(Rows from a spatial reasoning dataset)
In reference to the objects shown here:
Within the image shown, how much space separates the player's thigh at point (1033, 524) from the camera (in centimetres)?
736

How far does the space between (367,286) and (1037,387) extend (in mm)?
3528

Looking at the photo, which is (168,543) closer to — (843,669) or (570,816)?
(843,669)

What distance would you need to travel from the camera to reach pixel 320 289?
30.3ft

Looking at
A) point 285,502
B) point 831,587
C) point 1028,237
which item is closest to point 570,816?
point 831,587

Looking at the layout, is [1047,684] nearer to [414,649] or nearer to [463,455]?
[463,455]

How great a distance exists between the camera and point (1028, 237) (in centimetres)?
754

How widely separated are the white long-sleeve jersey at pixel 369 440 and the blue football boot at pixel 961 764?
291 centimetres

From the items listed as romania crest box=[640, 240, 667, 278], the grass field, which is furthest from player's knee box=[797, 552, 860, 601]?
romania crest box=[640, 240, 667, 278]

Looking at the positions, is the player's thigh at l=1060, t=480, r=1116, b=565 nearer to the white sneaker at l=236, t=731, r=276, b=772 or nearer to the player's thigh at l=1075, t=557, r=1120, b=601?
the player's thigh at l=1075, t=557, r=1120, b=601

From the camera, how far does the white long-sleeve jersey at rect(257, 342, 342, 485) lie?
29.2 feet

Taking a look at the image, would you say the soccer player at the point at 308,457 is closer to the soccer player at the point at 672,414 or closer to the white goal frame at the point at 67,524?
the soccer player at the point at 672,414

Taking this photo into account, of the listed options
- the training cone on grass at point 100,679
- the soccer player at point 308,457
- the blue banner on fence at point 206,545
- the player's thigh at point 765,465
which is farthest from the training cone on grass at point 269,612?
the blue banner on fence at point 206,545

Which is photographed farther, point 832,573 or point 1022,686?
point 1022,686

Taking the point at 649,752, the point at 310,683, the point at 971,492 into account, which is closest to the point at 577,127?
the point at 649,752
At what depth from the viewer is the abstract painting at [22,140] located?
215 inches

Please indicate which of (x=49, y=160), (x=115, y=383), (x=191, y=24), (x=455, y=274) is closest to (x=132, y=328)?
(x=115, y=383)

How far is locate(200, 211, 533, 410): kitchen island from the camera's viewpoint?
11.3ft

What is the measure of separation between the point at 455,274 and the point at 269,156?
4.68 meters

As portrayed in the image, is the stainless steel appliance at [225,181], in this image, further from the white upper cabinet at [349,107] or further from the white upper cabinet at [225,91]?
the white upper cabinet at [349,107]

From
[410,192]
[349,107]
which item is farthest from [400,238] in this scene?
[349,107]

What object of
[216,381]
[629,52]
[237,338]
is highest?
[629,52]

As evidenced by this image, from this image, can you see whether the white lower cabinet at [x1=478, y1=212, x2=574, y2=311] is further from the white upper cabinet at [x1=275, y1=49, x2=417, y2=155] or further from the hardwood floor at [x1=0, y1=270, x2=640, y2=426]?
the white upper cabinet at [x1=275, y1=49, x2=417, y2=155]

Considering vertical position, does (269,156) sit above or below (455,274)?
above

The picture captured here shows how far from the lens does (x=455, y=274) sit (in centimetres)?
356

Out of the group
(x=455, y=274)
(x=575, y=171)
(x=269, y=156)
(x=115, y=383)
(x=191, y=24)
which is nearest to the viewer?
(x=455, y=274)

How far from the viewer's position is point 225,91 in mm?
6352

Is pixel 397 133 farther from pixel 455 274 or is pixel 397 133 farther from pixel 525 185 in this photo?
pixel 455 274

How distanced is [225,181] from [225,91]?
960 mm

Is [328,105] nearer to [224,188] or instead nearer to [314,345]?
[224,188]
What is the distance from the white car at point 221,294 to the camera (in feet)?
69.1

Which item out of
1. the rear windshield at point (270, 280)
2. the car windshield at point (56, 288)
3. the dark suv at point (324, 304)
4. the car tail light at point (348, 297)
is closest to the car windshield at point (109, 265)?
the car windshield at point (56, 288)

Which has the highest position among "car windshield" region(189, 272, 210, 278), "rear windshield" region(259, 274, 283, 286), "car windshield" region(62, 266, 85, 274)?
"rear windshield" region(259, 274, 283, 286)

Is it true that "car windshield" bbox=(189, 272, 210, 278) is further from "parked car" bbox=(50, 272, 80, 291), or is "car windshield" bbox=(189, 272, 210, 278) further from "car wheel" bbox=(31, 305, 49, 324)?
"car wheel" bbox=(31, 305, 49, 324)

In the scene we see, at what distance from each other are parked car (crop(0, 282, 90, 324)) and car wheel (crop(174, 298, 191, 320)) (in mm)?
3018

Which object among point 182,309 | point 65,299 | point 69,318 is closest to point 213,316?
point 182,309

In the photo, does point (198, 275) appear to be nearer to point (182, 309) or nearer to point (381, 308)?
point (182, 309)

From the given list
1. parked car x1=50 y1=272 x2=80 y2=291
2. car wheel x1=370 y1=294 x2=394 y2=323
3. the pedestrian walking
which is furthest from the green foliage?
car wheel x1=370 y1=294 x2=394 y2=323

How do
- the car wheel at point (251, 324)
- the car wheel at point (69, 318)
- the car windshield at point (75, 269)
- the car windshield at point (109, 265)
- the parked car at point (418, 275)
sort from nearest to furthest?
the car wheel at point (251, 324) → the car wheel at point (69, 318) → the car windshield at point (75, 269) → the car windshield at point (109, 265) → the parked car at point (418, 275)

- _Set task_: Return every line of the entries above without changing anything.

- _Expected answer_:
In reference to the objects shown here:
Within the image shown, how much space separates the player's thigh at point (1033, 524) from the camera (in centimetres)?
736

How far does the space between (367,286) and (1037,387) extend (in mm)?
3528

Looking at the photo, which is (168,543) closer to — (843,669) or (570,816)?
(843,669)

What distance would you need to travel from the camera to reach pixel 320 289?
30.3ft

Looking at
A) point 285,502
B) point 831,587
C) point 1028,237
which item is closest to point 570,816?
point 831,587

Looking at the layout, is [1047,684] nearer to [414,649] or nearer to [463,455]?
[463,455]

How great a distance exists between the camera and point (1028, 237) (in centimetres)?
754

How widely separated are the white long-sleeve jersey at pixel 369 440 and the blue football boot at pixel 961 764?
291 centimetres

From the items listed as romania crest box=[640, 240, 667, 278], the grass field, which is furthest from player's knee box=[797, 552, 860, 601]?
romania crest box=[640, 240, 667, 278]

Looking at the positions, is the player's thigh at l=1060, t=480, r=1116, b=565 nearer to the white sneaker at l=236, t=731, r=276, b=772 or nearer to the player's thigh at l=1075, t=557, r=1120, b=601?
the player's thigh at l=1075, t=557, r=1120, b=601

From the camera, how far does the white long-sleeve jersey at rect(257, 342, 342, 485) lie?
29.2 feet

Taking a look at the image, would you say the soccer player at the point at 308,457 is closer to the soccer player at the point at 672,414 or closer to the white goal frame at the point at 67,524?
the soccer player at the point at 672,414

Taking this photo into account, of the listed options
- the training cone on grass at point 100,679
- the soccer player at point 308,457
- the blue banner on fence at point 206,545
- the player's thigh at point 765,465
which is farthest from the training cone on grass at point 269,612?
the blue banner on fence at point 206,545

Which is photographed farther, point 832,573 or point 1022,686?
point 1022,686

Taking the point at 649,752, the point at 310,683, the point at 971,492 into account, which is closest to the point at 577,127?
the point at 649,752
At what depth from the viewer is the abstract painting at [22,140] located?
215 inches

Please indicate which of (x=49, y=160), (x=115, y=383), (x=191, y=24), (x=455, y=274) is closest to (x=132, y=328)?
(x=115, y=383)

How far is locate(200, 211, 533, 410): kitchen island from the camera's viewpoint?
11.3ft

What is the measure of separation between the point at 455,274 and the point at 269,156?
4.68 meters

As portrayed in the image, is the stainless steel appliance at [225,181], in this image, further from the white upper cabinet at [349,107] or further from the white upper cabinet at [225,91]?
the white upper cabinet at [349,107]

From
[410,192]
[349,107]
which item is farthest from [400,238] in this scene?
[349,107]

What object of
[216,381]
[629,52]
[237,338]
is highest?
[629,52]

As evidenced by this image, from this image, can you see whether the white lower cabinet at [x1=478, y1=212, x2=574, y2=311] is further from the white upper cabinet at [x1=275, y1=49, x2=417, y2=155] or further from the hardwood floor at [x1=0, y1=270, x2=640, y2=426]?
the white upper cabinet at [x1=275, y1=49, x2=417, y2=155]

Considering vertical position, does (269,156) sit above or below (455,274)?
above

The picture captured here shows how far from the lens does (x=455, y=274) sit (in centimetres)?
356

Out of the group
(x=455, y=274)
(x=575, y=171)
(x=269, y=156)
(x=115, y=383)
(x=191, y=24)
which is nearest to the viewer?
(x=455, y=274)

How far from the viewer's position is point 225,91 in mm?
6352

Is pixel 397 133 farther from pixel 455 274 or is pixel 397 133 farther from pixel 525 185 in this photo?
pixel 455 274

How distanced is [225,181] from [225,91]?
960 mm

Is [328,105] nearer to [224,188] or instead nearer to [314,345]?
[224,188]
What is the distance from the white car at point 221,294 to the camera (in feet)?
69.1

Which item out of
1. the rear windshield at point (270, 280)
2. the car windshield at point (56, 288)
3. the dark suv at point (324, 304)
4. the car tail light at point (348, 297)
is closest to the car windshield at point (109, 265)?
the car windshield at point (56, 288)

Which has the highest position among "car windshield" region(189, 272, 210, 278), "rear windshield" region(259, 274, 283, 286), "car windshield" region(62, 266, 85, 274)?
"rear windshield" region(259, 274, 283, 286)

Is it true that "car windshield" bbox=(189, 272, 210, 278) is further from "parked car" bbox=(50, 272, 80, 291), or is "car windshield" bbox=(189, 272, 210, 278) further from "car wheel" bbox=(31, 305, 49, 324)?
"car wheel" bbox=(31, 305, 49, 324)

In the scene we see, at what distance from each other are parked car (crop(0, 282, 90, 324)) and car wheel (crop(174, 298, 191, 320)) (in mm)?
3018

Which object among point 182,309 | point 65,299 | point 69,318 is closest to point 213,316?
point 182,309

In the photo, does point (198, 275) appear to be nearer to point (182, 309) or nearer to point (381, 308)?
point (182, 309)

From the given list
1. parked car x1=50 y1=272 x2=80 y2=291
2. car wheel x1=370 y1=294 x2=394 y2=323
3. the pedestrian walking
which is furthest from the green foliage?
car wheel x1=370 y1=294 x2=394 y2=323

How do
- the car wheel at point (251, 324)
- the car wheel at point (69, 318)
- the car windshield at point (75, 269)
- the car windshield at point (109, 265)
- the parked car at point (418, 275)
sort from nearest to furthest?
the car wheel at point (251, 324) → the car wheel at point (69, 318) → the car windshield at point (75, 269) → the car windshield at point (109, 265) → the parked car at point (418, 275)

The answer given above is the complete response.